### QUOTED TEXT
────────────────────────────────────────

DANA 4840 — R: basic structures (refresher) and Worksheet 0a dataset
Study sheet for DANA 4840: R objects (vector, list, matrix, array, data.frame, factors) and Worksheet 0a (building the mixed dataset, reading .txt, .xlsx, and .csv, and aligning types with daisy() / Gower-style coding).
Vector
# =========================
# Vector
# =========================
myvector <- c(1, 3, 5)
myvector
str(myvector)
class(myvector)
is.vector(myvector)
[1] 1 3 5
num [1:3] 1 3 5
[1] "numeric"
[1] TRUE
List
# =========================
# List
# =========================
a <- c(1:4)
b <- c("John", "Mary")
mylist <- list(a, b)
str(mylist)
class(mylist)
is.vector(mylist)
is.list(mylist)
List of 2
$ : int [1:4] 1 2 3 4
$ : chr [1:2] "John" "Mary"
[1] "list"
[1] TRUE
[1] TRUE
Matrix
# =========================
# Matrix
# =========================
mymatrix <- matrix(c(1:6), 2, 3, byrow = TRUE)
mymatrix
str(mymatrix)
class(mymatrix)
is.matrix(mymatrix)
[,1] [,2] [,3]
[1,] 1 2 3
[2,] 4 5 6
int [1:2, 1:3] 1 4 2 5 3 6
[1] "matrix" "array"
[1] TRUE
Array
# =========================
# Array
# =========================
myarray <- array(c(1:12), dim = c(2, 3, 2))

────────────────────────────────────────

(Stored items from a collection)
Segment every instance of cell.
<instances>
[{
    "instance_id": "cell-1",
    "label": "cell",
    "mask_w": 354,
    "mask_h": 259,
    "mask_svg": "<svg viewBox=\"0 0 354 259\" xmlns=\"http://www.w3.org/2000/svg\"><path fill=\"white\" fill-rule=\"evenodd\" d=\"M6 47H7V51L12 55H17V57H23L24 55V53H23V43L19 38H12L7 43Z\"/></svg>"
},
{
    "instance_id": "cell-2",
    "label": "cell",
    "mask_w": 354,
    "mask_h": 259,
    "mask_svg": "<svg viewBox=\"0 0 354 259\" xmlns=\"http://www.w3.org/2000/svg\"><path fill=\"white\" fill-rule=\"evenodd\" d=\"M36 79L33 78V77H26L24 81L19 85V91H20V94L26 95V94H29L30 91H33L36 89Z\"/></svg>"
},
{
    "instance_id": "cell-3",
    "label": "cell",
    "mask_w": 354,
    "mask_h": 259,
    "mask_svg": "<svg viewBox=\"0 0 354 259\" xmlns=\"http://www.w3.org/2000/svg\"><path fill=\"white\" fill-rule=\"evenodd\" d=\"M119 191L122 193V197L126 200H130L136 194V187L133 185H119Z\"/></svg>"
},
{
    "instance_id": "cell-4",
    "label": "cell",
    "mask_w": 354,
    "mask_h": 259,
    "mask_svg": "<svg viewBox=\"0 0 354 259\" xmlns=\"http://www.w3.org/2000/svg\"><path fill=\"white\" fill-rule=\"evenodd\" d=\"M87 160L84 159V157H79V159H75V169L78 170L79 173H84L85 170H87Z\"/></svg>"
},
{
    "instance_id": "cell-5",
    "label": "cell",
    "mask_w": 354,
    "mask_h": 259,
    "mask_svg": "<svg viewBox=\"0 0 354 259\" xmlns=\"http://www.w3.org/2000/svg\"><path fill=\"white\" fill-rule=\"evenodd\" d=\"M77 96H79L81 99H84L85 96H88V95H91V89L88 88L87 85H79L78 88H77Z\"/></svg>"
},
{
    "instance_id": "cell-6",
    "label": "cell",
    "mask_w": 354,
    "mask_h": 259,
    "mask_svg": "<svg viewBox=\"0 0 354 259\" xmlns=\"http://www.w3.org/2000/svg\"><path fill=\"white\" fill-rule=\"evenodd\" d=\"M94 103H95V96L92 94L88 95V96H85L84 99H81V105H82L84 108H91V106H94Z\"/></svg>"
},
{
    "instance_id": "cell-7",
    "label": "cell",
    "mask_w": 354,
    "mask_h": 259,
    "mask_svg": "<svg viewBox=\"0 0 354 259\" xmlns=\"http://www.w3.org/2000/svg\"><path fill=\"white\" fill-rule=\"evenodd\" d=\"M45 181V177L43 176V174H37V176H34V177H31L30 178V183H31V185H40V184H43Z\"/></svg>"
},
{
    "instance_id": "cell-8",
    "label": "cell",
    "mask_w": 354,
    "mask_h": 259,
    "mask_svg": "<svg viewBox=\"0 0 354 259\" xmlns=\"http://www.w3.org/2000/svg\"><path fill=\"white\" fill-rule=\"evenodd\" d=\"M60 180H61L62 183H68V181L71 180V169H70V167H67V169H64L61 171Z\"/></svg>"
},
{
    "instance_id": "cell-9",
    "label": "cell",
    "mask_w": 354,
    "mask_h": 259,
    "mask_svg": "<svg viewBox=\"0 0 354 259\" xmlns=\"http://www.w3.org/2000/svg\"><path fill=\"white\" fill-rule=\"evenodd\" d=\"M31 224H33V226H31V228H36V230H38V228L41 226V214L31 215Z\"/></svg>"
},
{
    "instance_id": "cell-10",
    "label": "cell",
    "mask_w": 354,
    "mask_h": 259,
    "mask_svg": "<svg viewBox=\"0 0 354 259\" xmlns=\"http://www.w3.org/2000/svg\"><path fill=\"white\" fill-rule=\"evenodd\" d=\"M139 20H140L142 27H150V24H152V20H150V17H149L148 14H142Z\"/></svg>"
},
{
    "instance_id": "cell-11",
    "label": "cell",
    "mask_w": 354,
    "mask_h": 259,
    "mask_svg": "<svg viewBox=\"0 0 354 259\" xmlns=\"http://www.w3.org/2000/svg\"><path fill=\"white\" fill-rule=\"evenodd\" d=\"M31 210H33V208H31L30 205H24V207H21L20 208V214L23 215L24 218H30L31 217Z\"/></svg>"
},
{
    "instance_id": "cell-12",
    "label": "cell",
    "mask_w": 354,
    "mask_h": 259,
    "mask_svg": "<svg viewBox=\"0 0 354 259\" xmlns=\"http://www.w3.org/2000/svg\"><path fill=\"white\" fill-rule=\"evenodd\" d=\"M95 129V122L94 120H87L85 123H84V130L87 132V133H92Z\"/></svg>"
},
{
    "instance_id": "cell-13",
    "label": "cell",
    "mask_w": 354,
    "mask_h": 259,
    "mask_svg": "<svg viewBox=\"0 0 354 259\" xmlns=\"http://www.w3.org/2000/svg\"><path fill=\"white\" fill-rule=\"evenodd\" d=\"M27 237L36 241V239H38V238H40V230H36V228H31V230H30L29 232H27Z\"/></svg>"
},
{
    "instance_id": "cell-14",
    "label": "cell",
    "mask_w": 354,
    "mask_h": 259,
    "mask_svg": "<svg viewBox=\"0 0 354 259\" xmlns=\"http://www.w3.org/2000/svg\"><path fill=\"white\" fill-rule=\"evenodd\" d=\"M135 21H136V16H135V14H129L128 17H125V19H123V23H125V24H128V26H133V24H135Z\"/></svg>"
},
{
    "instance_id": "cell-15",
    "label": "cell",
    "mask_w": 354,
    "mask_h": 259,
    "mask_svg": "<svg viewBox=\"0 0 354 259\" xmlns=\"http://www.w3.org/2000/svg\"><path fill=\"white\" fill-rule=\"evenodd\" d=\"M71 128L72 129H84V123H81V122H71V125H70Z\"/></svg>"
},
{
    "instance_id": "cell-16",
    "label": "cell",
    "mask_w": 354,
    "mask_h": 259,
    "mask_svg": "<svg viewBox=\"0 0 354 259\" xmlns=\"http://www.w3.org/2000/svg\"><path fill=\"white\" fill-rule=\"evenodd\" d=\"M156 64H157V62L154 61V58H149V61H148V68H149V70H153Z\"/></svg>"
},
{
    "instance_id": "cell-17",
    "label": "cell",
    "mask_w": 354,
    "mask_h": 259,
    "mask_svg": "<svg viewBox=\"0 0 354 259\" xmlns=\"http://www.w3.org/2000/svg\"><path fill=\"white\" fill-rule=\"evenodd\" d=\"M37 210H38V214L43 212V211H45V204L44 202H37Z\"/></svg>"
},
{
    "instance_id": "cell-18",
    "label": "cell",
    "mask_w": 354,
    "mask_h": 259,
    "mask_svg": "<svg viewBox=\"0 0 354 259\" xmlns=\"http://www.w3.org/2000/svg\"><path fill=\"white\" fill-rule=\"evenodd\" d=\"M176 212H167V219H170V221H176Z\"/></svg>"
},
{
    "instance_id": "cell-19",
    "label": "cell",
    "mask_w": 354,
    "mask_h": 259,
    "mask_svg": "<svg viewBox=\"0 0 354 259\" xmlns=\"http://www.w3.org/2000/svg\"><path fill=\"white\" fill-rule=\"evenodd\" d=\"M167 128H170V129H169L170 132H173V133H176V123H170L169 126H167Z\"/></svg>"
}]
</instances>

────────────────────────────────────────

### YOUR INSTRUCTIONS
Reproduce the part of the R study sheet starting with "is.vector(myvector)" and going on through "<- list(a, b)", word for word.

### OUTPUT FOR THIS EXERCISE
is.vector(myvector)
[1] 1 3 5
num [1:3] 1 3 5
[1] "numeric"
[1] TRUE
List
# =========================
# List
# =========================
a <- c(1:4)
b <- c("John", "Mary")
mylist <- list(a, b)